▶ _Text provided_
────────────────────
Given metal nails were easier to shape, it’s commonly thought that once Europeans arrived, customary technology like this fell out of use. Which is why, within a context of kurī and seal bones, the fishhook point strongly suggests we’re excavating a pre-European area.
That hook likely snagged in the flesh of that fish back in the 1700s, or before, when tīpuna like Taoka walked these shores. His pā is along the ridge so he would certainly have known this beach.
I bring up a load of barracouta bone and charcoal, and breathe in. All I can smell is moist earth, but it’s not hard to imagine the aromas of the feast.
When those doing an archaeological excavation are Māori, the dynamic changes. For one, there’s heaps of laughs; at one point the discussion shifts to arranging marriages to produce kids who would have rights to every single tītī island.
Beyond this, having whānau in the trenches also means cultural insights into whatever comes to light. Riria Cairns-Hakiwai (Kāi Tahu, Kāti Mamoe, Waitaha, Ngāti Kahungunu, Rongomaiwahine), who works for Te Ao Mārama, brings up a small greenish flake of stone on the point of her trowel.
She passes it to Tāne Tāmati (Waitaha, Kāti Māmoe, Kāi Tahu, Tūhoe), then-Curator Māori at Southland Museum, who has a background in geology. “That,” he says, “is Takiwai!” Takiwai is a valuable, translucent type of pounamu primarily found in Piopiotahi/Milford Sound.
────────────────────
▶ _Records shown_

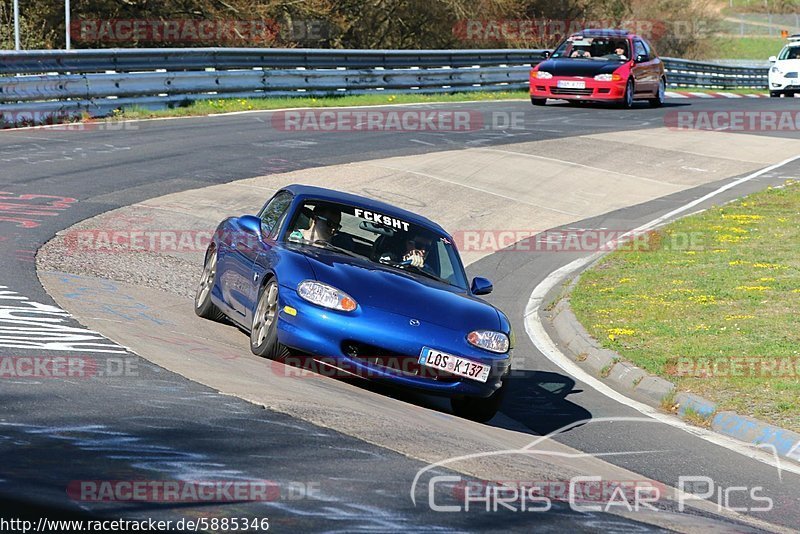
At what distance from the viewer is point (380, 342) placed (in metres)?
8.34

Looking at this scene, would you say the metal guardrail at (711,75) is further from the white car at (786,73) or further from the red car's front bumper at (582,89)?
the red car's front bumper at (582,89)

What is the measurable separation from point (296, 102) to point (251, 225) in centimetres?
1931

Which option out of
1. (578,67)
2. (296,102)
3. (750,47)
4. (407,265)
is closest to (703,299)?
(407,265)

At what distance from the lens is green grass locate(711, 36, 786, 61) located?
263 feet

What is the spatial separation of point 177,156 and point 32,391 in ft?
43.2

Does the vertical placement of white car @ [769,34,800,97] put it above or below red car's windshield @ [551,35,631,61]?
below

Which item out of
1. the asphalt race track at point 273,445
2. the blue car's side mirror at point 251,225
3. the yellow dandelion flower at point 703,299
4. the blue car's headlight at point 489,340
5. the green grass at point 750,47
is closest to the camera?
the asphalt race track at point 273,445

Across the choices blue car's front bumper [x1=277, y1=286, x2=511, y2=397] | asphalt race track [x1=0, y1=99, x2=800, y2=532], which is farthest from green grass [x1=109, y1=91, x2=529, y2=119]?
blue car's front bumper [x1=277, y1=286, x2=511, y2=397]

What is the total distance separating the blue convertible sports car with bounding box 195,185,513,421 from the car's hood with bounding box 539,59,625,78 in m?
21.0

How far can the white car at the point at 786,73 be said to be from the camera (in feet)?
137

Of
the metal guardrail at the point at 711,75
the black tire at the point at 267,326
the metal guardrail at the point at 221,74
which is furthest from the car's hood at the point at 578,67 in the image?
the black tire at the point at 267,326

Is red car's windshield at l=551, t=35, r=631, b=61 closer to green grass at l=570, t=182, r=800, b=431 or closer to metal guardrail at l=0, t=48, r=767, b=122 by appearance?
metal guardrail at l=0, t=48, r=767, b=122

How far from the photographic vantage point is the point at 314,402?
7.53 m

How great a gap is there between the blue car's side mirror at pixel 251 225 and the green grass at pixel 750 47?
6957 centimetres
────────────────────
▶ _Problem requirements_
Write what comes next in the passage about the Māori-led beach excavation, picking up right after its final sentence.

▶ _Answer to this problem_
Some of us know the beach where this flake likely came from, and we’ve heard the pūrakau about Takiwai, how she came to Aotearoa aboard the Tairea waka, and went overboard in Piopiotahi and turned to stone.
Just like that, the Murihiku whānau on site have a link to the people who lived here: hapū connections persisting across generations and time.
Despite all this, until relatively recently you wouldn’t have found many Māori involved in digs. In the Māori world, archaeology had a bad name.
“It was something done to us,” Rachel says. Wāhi tīpuna were raided, urupā dug up, kōiwi taken as ‘specimens’ for study or display. In the bad old days of finders keepers, before government protection in 1975, a respectable Pākehā hobby was spending weekends digging up old pā sites.
At Moeraki, David Higgins says, Tiramōrehu’s grave is no longer marked, after taoka were stolen from the site.
Since then, legislation has helped provide protection, and archaeology has professionalised: you need at least a Master’s degree, and years of experience, to lead a dig. This has kept the fossickers away, but also distanced Māori from our own archaeological heritage.
It’s taken the likes of archaeologist Brian Allingham, who has for decades worked with and for Kāi Tahu on our rock art, and Gerard and Rachel, to show how it can be done differently.
A turning point was Mason’s Bay on Rakiura/Stewart Island just after the Treaty Settlement. Atholl Anderson, Kāi Tahu’s most esteemed archaeologist, led a team of about 20, including whānau from Murihiku, excavating an eroding site where a carved tauihu, or canoe prow, had earlier been found.
The team unearthed other parts of a waka, perhaps from the same one. “It was hardcase. We had pūtea post-settlement,” Gerard says. “We got quad bikes, lots of gear, it was a big whānau affair. That was the start of us doing our own rūnaka excavations.”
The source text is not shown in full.